I confess love. I sit or stand opposite to the person. I look into their eyes. I blush. I say, “You know, I love you.” I am kissed.

 

I look for a recipe. I choose a cookbook from the shelf. I take the book. I flip a few pages, forwardsbackwards. I find a recipe.

 

Whereas in the world of screens:

 

I pay for a ticket. I fill text fields. I hit a button.

I confess love. I fill a text field. I hit a button.

 

I look for a recipe. I fill a text field. I hit a button.

 

(Image: Jeremy Paige on Unsplash)

The environment surrounding us, the activities we perform and the things we come into contact with help us to perceive situations more intensely and meaningful.

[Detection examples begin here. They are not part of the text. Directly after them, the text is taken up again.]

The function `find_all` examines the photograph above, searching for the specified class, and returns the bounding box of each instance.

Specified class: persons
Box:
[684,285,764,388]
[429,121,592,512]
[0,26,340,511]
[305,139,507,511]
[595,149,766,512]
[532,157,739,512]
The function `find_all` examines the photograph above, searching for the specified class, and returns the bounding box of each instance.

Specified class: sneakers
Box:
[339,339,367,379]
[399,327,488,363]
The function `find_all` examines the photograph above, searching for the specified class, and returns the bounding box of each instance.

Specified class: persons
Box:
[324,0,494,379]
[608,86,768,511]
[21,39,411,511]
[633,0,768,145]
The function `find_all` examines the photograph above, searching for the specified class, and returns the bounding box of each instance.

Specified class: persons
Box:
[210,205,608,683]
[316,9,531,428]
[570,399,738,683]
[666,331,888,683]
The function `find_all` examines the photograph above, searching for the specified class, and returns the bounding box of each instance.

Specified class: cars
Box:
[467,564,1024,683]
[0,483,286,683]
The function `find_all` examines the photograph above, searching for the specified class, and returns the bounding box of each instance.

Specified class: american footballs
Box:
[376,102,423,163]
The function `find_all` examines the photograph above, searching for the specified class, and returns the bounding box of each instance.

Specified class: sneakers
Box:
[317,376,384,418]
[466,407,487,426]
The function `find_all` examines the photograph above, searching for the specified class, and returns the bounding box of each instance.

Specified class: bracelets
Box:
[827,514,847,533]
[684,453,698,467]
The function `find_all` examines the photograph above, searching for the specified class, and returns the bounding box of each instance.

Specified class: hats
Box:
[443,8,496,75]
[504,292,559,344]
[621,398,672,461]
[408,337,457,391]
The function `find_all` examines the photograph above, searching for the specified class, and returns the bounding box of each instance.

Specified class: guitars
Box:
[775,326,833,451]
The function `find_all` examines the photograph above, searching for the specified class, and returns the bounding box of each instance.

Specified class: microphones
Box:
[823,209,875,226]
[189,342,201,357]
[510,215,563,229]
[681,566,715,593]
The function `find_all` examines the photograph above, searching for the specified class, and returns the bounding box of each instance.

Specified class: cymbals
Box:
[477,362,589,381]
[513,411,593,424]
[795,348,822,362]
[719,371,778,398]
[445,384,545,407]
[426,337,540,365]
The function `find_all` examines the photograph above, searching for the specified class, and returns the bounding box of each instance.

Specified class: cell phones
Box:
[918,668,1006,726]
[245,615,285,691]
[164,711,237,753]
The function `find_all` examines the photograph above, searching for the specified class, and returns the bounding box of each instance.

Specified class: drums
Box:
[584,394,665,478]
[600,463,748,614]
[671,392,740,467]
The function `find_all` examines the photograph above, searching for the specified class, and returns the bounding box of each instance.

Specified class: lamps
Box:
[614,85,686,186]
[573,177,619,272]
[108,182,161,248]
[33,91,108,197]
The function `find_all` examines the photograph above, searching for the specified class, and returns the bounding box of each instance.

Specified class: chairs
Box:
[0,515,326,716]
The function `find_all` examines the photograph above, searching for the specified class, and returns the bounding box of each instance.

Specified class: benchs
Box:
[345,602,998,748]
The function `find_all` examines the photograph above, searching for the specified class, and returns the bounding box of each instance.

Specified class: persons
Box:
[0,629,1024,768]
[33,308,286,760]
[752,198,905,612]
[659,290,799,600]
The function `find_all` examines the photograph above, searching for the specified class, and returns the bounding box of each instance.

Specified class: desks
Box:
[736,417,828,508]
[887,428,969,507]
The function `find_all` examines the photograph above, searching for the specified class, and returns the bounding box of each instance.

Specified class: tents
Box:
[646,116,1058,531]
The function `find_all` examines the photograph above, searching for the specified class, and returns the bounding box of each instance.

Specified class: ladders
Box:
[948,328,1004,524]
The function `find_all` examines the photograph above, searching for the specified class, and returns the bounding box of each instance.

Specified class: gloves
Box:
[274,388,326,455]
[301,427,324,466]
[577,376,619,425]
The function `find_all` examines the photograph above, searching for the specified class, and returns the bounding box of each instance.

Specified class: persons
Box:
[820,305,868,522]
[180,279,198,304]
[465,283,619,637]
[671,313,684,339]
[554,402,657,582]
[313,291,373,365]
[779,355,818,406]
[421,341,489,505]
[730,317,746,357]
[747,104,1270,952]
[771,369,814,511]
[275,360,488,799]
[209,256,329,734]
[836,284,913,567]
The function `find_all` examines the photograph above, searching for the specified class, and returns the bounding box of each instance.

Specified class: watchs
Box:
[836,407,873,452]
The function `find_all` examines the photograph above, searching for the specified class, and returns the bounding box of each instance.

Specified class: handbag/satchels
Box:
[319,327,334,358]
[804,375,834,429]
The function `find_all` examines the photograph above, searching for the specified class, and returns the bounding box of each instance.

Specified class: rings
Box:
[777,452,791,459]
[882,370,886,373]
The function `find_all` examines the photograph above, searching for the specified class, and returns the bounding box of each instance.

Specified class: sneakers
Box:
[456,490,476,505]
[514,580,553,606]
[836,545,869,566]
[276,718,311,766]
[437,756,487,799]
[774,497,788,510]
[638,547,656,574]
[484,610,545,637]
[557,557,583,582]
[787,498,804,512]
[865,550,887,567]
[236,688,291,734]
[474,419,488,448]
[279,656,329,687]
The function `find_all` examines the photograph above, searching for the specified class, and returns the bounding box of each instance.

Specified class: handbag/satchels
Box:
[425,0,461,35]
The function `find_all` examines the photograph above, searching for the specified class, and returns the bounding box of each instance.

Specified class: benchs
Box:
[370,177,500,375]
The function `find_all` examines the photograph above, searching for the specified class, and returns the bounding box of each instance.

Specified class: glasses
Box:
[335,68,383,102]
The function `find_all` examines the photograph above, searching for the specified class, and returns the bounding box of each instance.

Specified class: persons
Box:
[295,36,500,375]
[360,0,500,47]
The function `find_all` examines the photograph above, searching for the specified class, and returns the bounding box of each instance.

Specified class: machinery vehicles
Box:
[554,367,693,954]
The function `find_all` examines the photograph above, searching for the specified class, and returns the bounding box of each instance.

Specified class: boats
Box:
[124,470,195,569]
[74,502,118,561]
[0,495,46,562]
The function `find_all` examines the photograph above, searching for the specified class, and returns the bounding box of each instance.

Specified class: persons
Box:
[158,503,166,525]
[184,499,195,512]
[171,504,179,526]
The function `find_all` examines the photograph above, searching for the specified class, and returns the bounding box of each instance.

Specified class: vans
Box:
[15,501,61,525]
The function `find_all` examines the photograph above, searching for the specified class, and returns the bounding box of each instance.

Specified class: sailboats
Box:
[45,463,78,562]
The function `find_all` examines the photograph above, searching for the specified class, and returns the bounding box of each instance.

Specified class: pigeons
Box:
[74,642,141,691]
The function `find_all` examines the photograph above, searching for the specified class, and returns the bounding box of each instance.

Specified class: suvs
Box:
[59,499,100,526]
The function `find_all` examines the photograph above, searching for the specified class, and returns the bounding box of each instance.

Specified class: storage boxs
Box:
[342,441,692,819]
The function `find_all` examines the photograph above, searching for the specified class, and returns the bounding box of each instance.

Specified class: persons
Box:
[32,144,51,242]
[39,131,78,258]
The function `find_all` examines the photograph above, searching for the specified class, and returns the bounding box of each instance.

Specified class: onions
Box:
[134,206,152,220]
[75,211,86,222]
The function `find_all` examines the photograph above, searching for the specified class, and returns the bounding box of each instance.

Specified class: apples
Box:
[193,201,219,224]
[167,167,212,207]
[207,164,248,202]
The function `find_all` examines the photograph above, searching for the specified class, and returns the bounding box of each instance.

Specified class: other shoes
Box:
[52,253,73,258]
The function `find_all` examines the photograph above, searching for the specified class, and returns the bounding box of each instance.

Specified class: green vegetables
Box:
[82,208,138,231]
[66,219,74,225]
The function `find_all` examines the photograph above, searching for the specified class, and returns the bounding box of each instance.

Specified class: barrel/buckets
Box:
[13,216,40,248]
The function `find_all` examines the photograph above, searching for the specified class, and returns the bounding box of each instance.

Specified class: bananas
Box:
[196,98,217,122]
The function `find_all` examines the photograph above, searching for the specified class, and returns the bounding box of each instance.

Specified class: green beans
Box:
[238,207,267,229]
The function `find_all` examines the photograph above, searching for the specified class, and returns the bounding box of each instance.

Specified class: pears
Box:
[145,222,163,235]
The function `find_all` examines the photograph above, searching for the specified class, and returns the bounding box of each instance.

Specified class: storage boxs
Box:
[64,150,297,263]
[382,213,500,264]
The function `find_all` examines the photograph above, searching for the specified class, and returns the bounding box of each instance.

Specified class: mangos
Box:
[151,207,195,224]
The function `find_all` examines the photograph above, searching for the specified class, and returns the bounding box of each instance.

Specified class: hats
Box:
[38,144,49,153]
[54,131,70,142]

Phenomenologists such as Husserl, Schutz, Heidegger and Merleau-Ponty have already explored the relationship between embodied action and meaning. “For them, the source of meaning (and meaningfulness) is not a collection of abstract, idealized entities; instead, it is to be found in the world in which we act, and which acts upon us. This world is already filled with meaning. Its meaning is to be found in the way in which it reveals itself to us as being available for our actions. It is only through those actions, and the possibility for actions that the world affords us, that we can come to find the world, in both its physical and social manifestations, meaningful.” Another quote from above-mentioned book by Paul Dourish.

 

Because so many different activities are being carried out in the same manner in the digital world, their value is becoming less clear. I believe that haptic sense has something to do, for instance, with the perception of paying by “real” or by virtual currency — that feeling of something tangible in your hand that you are giving to someone else, compared to just tapping a flat surface to confirm that the number on the screen will be deducted from your account.

 

Try a simple task. Suppose you want to remember something. Write it down and see how it affects your brain. Professor Anne Mangen, who studies the impact of digital technologies on reading and writing, has shown that writing helps your brain process information and remember it much better. Physical sensorimotor activities create a stronger connection to performed tasks. That’s probably one of the reasons why paper planners are seeing a rise in sales. Sales of paper books are also rising. Giving a digital book as a gift is much less impressive than giving its paper equivalent. This points to an interesting phenomenon. Physical presents just “feel” much better. There is a trend of returning to “tangible music”, which caused an increase in vinyl sales. But are those returns to “old forms” enough? Or can we act also from the current opportunities?